TL;DR

  • A single-producer/single-consumer ring buffer is simple because each cursor has exactly one writer. Add a second producer and the load → write → store sequence races: two producers grab the same slot.
  • The fix is to claim a slot atomically with a compare-and-swap (CAS) on a shared position, then publish it through a per-cell sequence number — Vyukov’s bounded multi-producer/multi-consumer (MPMC) queue. The sequence number doubles as the producer/consumer handshake and rules out the ABA problem.
  • It’s correct (ThreadSanitizer-clean under 4 contending producers), but a CAS isn’t free: even 1 producer is ~3× slower than SPSC (~145 vs ~400 M ops/s on an M4 Pro).
  • Worse, adding producers makes it slower: 2 producers ≈ 15 M ops/s, 4 ≈ 6.7 M. They all CAS one counter, so that cache line becomes a serialization point. Lock-free is not the same as scalable.
  • The practical takeaway: on a hot path, prefer one SPSC queue per producer (sharding) or a single-writer design. Reach for a true MPMC queue only when you genuinely can’t avoid it.
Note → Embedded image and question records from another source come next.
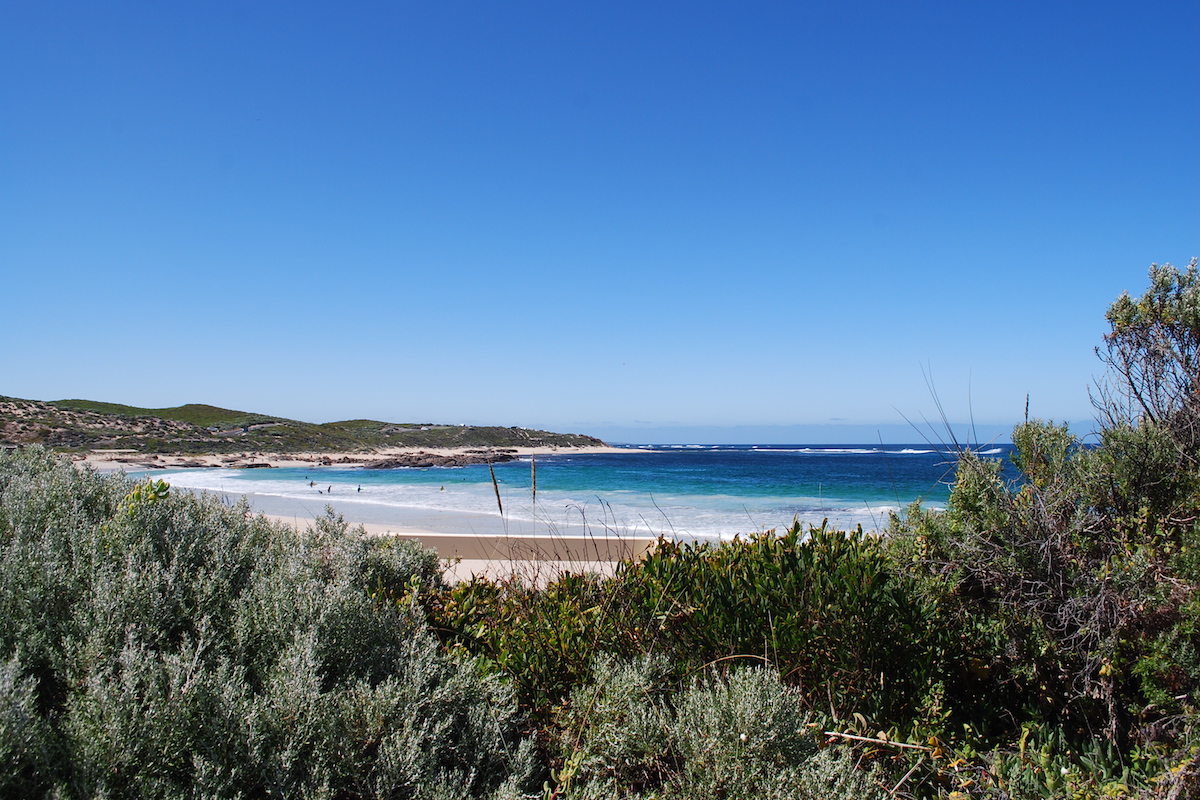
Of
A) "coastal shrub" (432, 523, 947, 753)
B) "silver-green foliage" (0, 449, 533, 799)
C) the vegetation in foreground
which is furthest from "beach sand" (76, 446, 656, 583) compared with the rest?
"silver-green foliage" (0, 449, 533, 799)

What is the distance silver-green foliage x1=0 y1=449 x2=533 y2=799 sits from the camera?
157 cm

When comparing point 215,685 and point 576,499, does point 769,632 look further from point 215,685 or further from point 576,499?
point 576,499

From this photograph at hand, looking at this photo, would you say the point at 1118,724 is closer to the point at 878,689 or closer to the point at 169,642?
the point at 878,689

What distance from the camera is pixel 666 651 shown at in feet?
9.73

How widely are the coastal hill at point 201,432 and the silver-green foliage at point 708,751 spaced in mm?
25598

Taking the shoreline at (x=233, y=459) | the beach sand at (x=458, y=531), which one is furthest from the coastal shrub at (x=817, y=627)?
the shoreline at (x=233, y=459)

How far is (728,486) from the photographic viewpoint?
96.3ft

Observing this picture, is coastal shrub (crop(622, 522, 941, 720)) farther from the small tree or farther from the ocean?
the ocean

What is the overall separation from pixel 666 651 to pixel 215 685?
6.04 feet

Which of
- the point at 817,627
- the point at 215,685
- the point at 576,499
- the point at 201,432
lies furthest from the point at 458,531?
the point at 201,432

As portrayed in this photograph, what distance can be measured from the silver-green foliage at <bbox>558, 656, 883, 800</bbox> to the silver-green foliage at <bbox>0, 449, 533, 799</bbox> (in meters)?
0.26

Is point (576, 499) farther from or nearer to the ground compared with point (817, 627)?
nearer to the ground

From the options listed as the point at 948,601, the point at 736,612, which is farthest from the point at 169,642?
the point at 948,601

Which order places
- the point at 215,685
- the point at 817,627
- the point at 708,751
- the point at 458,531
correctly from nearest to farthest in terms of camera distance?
the point at 215,685
the point at 708,751
the point at 817,627
the point at 458,531
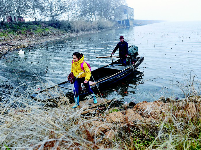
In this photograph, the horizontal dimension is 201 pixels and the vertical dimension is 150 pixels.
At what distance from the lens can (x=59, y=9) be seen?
5253 centimetres

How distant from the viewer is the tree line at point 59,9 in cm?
Result: 3859

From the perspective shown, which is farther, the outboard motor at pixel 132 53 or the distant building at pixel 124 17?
the distant building at pixel 124 17

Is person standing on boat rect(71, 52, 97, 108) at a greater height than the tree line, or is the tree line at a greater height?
the tree line

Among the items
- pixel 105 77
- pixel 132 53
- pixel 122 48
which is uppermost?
pixel 122 48

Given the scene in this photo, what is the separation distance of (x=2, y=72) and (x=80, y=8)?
195 feet

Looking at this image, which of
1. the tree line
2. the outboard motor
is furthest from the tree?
the outboard motor

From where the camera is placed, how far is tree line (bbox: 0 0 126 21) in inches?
1519

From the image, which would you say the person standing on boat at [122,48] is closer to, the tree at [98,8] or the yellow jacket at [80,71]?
the yellow jacket at [80,71]

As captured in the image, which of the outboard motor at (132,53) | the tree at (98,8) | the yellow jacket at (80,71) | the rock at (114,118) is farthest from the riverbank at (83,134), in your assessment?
the tree at (98,8)

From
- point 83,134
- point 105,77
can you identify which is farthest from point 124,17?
point 83,134

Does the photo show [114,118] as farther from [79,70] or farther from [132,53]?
[132,53]

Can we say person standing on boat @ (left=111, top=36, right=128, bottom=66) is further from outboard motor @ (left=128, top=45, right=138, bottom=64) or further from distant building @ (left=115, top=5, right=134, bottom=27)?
distant building @ (left=115, top=5, right=134, bottom=27)

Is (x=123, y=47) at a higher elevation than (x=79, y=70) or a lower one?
higher

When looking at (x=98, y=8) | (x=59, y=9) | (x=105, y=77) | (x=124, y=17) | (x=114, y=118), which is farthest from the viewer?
(x=124, y=17)
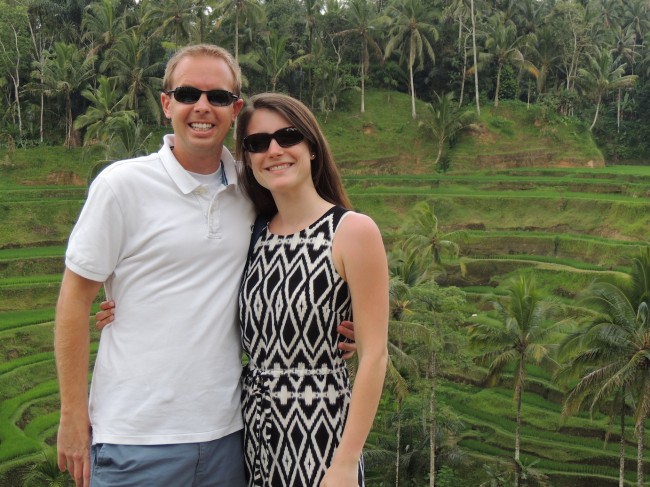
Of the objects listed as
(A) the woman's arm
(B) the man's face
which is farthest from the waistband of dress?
(B) the man's face

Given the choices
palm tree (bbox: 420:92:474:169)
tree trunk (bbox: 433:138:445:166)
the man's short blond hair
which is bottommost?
tree trunk (bbox: 433:138:445:166)

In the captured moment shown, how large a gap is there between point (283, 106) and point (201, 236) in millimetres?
698

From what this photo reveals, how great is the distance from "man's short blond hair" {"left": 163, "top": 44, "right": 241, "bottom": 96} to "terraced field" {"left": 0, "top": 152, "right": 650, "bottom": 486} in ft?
52.4

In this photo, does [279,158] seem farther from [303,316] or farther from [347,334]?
[347,334]

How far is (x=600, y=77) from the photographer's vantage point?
158 ft

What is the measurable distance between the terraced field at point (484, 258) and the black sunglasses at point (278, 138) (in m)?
16.2

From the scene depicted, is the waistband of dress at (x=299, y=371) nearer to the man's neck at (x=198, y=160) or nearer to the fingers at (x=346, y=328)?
the fingers at (x=346, y=328)

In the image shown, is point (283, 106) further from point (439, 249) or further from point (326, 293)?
point (439, 249)

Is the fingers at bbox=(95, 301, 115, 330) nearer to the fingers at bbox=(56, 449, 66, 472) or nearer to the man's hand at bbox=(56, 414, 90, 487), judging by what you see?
the man's hand at bbox=(56, 414, 90, 487)

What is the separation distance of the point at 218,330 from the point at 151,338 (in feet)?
0.97

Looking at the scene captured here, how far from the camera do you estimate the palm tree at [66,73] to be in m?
40.6

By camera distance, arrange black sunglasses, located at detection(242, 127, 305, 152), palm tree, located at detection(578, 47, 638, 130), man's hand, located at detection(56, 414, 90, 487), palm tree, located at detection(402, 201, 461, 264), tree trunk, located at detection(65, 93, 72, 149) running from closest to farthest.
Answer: man's hand, located at detection(56, 414, 90, 487), black sunglasses, located at detection(242, 127, 305, 152), palm tree, located at detection(402, 201, 461, 264), tree trunk, located at detection(65, 93, 72, 149), palm tree, located at detection(578, 47, 638, 130)

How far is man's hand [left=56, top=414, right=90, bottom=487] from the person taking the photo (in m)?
3.38

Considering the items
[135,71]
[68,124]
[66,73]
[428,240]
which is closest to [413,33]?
[135,71]
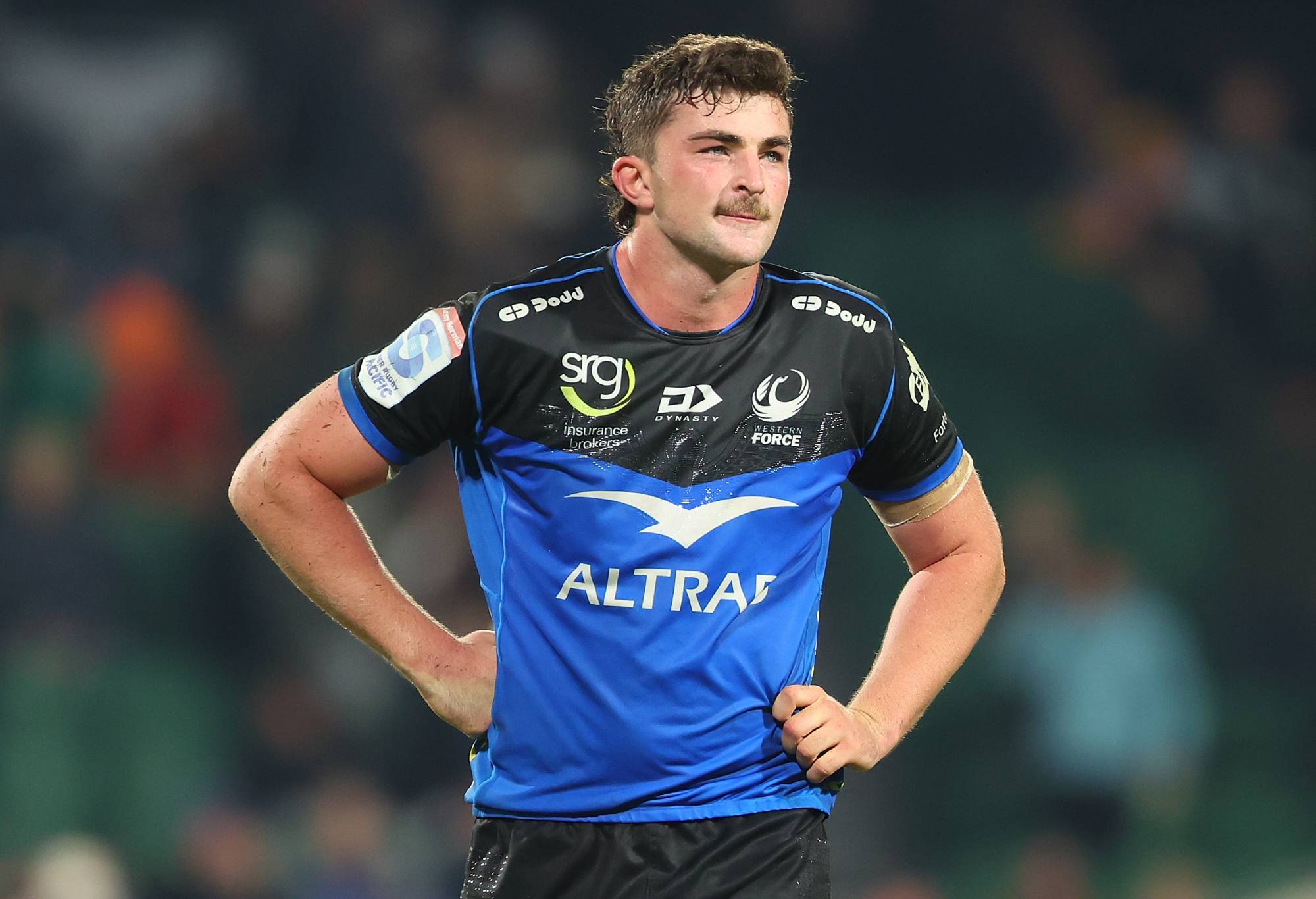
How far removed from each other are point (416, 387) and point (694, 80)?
2.35 ft

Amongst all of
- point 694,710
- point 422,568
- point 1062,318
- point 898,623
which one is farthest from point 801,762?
point 1062,318

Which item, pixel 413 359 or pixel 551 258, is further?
pixel 551 258

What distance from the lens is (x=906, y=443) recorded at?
295 centimetres

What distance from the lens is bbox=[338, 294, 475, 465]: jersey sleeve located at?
2756 millimetres

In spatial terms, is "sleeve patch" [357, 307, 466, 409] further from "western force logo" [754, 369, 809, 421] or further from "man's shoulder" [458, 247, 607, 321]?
"western force logo" [754, 369, 809, 421]

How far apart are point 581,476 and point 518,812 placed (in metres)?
0.58

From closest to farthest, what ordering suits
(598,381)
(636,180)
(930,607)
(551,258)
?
(598,381), (636,180), (930,607), (551,258)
Where the easy version stops working

The SPSC ring buffer in the previous post got its speed from one assumption: exactly one thread writes tail, exactly one writes head. No two threads ever fight over a cursor, so no operation needs more than a plain load and a release-store.

That assumption is also its boundary. Feed handlers often have one producer, but plenty of systems don’t: several worker threads writing results into one queue, multiple strategies posting orders to one gateway. The moment two threads call push, the SPSC design doesn’t just slow down — it corrupts.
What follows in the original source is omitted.